Nine years ago I asked the question “Can we localize entire libraries?” In the wake of the National Library of Norway‘s (Nasjonalbiblioteket) digitization of its holdings and collaboration with Nigeria on materials in the latter’s languages, it seems like time to review what mass digitization could mean for translation of knowledge into diverse languages.
My original question in 2008 came from looking at trends in digitizing books – notably Google Books – and machine translation (MT). It elicited some interesting responses, including Kirtee Vashi’s mention of an Asia Online project planning to link these two trends.
In the ensuing years, Google Books’ digitization program – the biggest and most promising book digitization effort – ran into controversy over rights to reproduce copyrighted materials beginning in 2008. This ultimately has put their entire vision of digital access to a vast library of works in doubt. And the unrelated Asia Online project, which used statistical MT to translate 3.5 million pages of the English Wikipedia into Thai, was stopped in mid-2011 in the aftermath of a changed political situation in Thailand and funding issues. (Asia Online has since become Omniscien Technologies)
So while the technologies for digitization and for MT – the two pieces in localizing libraries of information – are established and improving, each has encountered some combination of legal, political , or funding issues limiting their use individually for mass expansion of access to knowledge, as well as their potential use in tandem.

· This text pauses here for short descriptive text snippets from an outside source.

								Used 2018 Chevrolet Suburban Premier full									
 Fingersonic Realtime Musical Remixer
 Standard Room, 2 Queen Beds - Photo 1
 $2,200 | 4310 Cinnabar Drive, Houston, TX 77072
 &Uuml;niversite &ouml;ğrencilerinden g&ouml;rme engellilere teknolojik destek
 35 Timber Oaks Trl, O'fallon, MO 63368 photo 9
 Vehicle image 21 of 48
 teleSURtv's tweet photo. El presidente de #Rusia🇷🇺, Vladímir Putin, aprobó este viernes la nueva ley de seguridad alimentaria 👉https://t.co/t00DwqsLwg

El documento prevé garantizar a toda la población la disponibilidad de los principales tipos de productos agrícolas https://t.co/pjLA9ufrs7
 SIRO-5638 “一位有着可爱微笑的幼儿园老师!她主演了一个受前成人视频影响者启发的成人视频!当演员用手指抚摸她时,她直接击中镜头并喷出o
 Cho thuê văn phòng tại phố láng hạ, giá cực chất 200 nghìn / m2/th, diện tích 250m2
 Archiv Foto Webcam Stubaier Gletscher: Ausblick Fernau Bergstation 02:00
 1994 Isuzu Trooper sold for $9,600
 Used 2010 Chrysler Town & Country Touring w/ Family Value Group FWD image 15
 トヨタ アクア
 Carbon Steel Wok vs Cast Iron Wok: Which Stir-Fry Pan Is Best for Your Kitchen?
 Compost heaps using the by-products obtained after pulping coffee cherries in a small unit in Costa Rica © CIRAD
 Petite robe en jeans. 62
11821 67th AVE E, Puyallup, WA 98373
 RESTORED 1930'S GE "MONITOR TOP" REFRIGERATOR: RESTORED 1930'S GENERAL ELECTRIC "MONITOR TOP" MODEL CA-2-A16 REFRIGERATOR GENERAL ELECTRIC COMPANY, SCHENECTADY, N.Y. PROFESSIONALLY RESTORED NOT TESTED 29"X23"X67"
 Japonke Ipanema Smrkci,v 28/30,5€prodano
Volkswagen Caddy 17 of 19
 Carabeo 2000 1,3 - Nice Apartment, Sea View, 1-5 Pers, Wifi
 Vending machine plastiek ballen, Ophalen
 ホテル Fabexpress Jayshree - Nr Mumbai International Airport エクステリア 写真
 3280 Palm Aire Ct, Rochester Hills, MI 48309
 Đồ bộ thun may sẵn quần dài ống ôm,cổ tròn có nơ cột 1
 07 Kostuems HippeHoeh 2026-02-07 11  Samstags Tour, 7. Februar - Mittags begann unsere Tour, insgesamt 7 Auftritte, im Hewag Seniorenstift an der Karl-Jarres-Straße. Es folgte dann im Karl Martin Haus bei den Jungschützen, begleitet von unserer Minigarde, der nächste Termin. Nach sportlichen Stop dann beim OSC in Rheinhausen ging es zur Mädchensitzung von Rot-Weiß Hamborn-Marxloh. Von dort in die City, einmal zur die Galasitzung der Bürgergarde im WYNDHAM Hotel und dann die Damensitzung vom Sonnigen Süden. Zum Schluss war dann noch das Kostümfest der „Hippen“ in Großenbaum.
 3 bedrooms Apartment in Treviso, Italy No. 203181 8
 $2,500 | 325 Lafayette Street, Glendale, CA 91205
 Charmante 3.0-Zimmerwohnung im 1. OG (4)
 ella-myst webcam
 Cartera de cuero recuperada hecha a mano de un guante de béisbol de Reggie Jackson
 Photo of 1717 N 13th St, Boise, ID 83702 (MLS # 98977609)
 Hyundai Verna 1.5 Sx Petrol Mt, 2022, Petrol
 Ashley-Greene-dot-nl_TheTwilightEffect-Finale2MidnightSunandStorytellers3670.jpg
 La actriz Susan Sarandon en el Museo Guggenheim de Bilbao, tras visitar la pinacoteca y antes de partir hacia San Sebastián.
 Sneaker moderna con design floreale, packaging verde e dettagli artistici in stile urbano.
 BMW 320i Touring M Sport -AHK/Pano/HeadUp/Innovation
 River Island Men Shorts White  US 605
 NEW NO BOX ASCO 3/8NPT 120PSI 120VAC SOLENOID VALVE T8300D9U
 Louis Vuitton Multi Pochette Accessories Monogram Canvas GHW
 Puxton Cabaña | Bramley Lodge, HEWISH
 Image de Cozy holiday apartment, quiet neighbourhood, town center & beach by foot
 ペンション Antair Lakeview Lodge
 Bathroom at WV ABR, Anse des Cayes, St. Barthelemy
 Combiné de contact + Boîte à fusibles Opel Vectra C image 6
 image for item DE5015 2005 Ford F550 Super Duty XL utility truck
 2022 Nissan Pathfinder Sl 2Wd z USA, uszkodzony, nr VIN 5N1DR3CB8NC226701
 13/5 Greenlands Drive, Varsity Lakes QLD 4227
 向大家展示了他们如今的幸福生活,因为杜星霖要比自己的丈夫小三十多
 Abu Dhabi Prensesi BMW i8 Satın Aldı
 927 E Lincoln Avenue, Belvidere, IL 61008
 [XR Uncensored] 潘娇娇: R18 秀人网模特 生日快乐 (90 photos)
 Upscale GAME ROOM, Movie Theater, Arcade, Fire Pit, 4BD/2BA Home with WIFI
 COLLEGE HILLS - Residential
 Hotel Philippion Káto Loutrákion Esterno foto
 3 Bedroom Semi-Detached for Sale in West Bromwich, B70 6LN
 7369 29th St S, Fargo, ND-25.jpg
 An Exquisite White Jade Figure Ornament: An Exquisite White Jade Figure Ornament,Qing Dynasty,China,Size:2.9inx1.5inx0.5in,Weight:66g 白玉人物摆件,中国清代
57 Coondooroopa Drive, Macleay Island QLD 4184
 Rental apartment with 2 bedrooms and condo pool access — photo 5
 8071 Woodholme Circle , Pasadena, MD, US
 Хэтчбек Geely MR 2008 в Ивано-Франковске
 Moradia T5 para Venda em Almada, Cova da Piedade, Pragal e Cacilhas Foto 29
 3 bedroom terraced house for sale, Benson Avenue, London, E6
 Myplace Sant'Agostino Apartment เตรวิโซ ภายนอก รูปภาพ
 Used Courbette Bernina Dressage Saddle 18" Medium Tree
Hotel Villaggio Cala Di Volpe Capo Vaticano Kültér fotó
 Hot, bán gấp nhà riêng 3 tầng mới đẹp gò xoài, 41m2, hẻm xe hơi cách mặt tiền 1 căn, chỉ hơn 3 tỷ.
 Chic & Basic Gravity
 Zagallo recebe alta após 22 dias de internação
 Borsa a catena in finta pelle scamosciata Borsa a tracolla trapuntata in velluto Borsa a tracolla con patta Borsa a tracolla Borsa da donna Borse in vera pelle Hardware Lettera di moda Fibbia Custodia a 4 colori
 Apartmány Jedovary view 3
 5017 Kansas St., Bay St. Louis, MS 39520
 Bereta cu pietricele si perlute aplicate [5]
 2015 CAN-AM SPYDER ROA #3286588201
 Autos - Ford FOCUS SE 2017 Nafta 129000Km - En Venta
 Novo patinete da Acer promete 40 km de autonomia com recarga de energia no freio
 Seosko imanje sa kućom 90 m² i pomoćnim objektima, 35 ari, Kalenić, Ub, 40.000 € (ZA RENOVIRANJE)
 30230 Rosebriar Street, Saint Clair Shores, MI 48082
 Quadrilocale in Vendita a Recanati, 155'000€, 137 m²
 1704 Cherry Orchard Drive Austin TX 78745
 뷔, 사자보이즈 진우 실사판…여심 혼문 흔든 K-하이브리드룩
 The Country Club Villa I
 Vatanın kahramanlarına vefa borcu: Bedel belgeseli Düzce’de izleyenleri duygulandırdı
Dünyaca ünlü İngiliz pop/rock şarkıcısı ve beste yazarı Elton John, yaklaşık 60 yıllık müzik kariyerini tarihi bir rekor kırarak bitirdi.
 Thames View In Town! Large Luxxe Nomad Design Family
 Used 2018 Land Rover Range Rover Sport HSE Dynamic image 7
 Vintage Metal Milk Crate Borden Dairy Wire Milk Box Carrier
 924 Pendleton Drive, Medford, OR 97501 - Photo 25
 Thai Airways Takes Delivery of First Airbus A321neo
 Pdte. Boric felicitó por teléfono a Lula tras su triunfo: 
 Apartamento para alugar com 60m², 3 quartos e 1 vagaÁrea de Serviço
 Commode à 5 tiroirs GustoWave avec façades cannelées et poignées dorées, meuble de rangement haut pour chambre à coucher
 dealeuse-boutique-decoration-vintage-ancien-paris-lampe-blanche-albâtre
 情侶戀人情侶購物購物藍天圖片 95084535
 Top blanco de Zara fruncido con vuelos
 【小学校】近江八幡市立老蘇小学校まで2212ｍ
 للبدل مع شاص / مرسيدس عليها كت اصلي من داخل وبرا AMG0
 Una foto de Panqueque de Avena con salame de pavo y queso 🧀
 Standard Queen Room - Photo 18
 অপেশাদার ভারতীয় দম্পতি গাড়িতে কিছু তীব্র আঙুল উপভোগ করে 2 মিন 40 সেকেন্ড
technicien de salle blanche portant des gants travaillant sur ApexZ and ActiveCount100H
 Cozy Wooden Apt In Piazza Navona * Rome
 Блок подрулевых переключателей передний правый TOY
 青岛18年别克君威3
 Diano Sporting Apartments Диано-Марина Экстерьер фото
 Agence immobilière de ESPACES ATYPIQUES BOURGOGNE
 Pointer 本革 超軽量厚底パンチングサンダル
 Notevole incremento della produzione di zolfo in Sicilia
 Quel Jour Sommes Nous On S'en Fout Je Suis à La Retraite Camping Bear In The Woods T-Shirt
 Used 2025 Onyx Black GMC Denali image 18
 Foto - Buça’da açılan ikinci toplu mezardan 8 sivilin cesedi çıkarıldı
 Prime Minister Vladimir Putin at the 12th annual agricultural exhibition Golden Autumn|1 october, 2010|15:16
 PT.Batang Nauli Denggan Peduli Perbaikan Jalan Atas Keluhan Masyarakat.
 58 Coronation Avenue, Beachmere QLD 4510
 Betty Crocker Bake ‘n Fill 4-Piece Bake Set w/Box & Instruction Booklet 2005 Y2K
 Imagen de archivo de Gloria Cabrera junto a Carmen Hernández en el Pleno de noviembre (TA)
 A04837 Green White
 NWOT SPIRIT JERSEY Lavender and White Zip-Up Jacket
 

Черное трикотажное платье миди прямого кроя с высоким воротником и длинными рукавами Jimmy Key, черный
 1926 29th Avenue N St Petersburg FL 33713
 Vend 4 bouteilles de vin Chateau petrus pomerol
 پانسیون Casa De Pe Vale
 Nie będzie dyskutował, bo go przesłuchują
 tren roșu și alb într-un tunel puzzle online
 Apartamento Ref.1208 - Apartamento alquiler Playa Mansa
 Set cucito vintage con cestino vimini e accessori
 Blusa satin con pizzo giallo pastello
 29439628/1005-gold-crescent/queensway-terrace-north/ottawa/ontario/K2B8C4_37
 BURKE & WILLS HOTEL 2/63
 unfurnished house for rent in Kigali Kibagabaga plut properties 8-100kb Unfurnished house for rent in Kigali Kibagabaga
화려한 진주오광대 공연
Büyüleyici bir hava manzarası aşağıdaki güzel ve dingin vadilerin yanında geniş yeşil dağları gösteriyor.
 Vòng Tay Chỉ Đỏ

However, could the Norwegian program, announced in 2013, and the project it has with Nigeria, announced earlier this year, introduce a new dynamic, at least for mass digitization? Could and should large national libraries take the lead in this area?
The idea of digitizing libraries has generally been advocated in terms of access to knowledge, without particular reference to the languages in which publications are written. But languages are critical not only for access to knowledge, but also for facilitating scholarship and the interfacing of ways of knowing. Hence the need to associate mass digitization and MT.
There is at least one proposed project mentioning the potential for translation of books that have been digitized – Internet Archive’s initiative to digitize 4 million books (a semifinalist in the MacArthur Foundation’s 100 & Change grant competition).
Any such digital data produced by the Nasjonalbiblioteket, Google Books, Internet Archive, or any other organization could be translated with MT into other languages, with a few caveats (quality of optical character recognition [OCR]; how well resourced a particular language is; and of course the accuracy of the MT). This means that potentially any mass digitization could be mass translated into a large number of languages, given legal cover and sufficient funding.
What about the accuracy of MT, and how useful could mass MT of mass digitization be if there are inaccuracies? These are critical questions for any project to use MT to translate digitizations. Responses could reference, for instance, domain-specific MT, which is generally more accurate than general MT, provided of course that the material matches the domain used. Or perhaps some system for post-editing could be devised.
This is an exciting area that needs more attention and policy support. Books and other production in print can be digitized on a mass scale, making the knowledge in them more widely available. Digitized text can be machine translated into other languages, and the quality of that can be made high enough for use by speakers of the target languages. As much as the printing press revolutionized access to knowledge of that age, so too the potential to digitize and translate what is in print promises another revolution benefiting more people directly.